* **TASK DIRECTIONS**
Where a line of the records holds the string "California", copy that line.

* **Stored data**

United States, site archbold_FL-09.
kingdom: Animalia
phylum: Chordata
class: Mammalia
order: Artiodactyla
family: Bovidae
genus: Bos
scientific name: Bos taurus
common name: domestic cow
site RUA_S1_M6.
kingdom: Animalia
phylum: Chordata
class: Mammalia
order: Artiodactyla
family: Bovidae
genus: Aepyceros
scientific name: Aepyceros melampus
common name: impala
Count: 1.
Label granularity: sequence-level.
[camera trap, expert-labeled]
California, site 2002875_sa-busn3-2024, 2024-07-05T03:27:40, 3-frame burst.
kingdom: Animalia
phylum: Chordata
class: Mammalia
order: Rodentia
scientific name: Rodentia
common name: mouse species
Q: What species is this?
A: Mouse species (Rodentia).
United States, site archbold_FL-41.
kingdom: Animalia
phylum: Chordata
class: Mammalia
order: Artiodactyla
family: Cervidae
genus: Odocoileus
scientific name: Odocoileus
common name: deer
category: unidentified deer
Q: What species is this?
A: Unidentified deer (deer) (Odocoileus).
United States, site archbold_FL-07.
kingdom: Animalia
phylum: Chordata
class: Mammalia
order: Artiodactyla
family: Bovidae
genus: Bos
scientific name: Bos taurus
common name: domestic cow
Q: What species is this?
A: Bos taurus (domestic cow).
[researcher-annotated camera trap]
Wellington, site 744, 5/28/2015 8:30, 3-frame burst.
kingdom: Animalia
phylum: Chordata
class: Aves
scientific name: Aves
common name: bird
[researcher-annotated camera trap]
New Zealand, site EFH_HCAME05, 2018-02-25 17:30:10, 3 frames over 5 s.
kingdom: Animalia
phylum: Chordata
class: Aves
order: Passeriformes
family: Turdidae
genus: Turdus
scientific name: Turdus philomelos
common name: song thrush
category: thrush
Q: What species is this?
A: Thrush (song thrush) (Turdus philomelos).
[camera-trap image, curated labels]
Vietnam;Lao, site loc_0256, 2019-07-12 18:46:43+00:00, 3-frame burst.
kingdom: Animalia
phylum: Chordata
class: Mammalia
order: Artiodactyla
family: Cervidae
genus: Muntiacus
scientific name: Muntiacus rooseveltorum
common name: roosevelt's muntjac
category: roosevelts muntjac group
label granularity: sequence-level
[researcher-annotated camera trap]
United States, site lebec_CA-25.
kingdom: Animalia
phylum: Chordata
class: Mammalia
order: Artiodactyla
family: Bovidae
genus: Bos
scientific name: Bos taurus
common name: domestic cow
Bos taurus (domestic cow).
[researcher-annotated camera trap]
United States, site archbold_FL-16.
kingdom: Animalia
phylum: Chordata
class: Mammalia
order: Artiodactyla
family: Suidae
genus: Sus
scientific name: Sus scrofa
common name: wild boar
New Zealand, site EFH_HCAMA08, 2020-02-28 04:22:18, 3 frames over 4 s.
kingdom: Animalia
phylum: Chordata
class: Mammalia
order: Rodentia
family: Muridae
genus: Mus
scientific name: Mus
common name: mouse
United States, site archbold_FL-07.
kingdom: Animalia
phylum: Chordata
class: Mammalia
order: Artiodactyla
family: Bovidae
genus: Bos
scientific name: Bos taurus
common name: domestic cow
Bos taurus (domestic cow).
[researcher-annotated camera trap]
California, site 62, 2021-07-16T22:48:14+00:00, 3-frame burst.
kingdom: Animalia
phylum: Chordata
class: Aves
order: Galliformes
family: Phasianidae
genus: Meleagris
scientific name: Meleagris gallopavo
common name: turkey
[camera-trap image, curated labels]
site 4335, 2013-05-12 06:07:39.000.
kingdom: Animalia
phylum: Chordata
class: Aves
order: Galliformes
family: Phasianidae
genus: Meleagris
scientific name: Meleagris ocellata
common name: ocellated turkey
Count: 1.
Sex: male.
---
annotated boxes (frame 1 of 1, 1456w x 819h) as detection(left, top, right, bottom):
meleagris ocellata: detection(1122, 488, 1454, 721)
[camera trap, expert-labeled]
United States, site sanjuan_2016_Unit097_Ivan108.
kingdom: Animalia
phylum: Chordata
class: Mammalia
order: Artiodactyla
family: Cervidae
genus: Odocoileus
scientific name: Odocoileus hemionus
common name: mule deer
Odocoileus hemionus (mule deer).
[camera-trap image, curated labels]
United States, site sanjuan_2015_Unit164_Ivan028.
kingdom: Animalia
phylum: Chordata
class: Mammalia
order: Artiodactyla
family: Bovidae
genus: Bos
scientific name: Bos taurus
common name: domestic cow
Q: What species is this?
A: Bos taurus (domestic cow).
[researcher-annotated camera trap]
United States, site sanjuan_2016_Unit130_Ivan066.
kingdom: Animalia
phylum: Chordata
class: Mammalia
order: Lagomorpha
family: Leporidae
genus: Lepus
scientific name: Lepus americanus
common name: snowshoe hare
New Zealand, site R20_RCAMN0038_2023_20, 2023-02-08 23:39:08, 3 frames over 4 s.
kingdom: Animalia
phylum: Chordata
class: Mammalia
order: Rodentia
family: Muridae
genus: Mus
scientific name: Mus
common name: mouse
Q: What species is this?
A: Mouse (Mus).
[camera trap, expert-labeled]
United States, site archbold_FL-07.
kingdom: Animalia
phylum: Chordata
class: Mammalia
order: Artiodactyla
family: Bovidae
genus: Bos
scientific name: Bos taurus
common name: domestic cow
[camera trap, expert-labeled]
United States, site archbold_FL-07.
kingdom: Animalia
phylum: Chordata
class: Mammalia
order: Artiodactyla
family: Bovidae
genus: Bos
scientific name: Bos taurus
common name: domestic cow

* **EXERCISE RESPONSE**
California, site 2002875_sa-busn3-2024, 2024-07-05T03:27:40, 3-frame burst.
California, site 62, 2021-07-16T22:48:14+00:00, 3-frame burst.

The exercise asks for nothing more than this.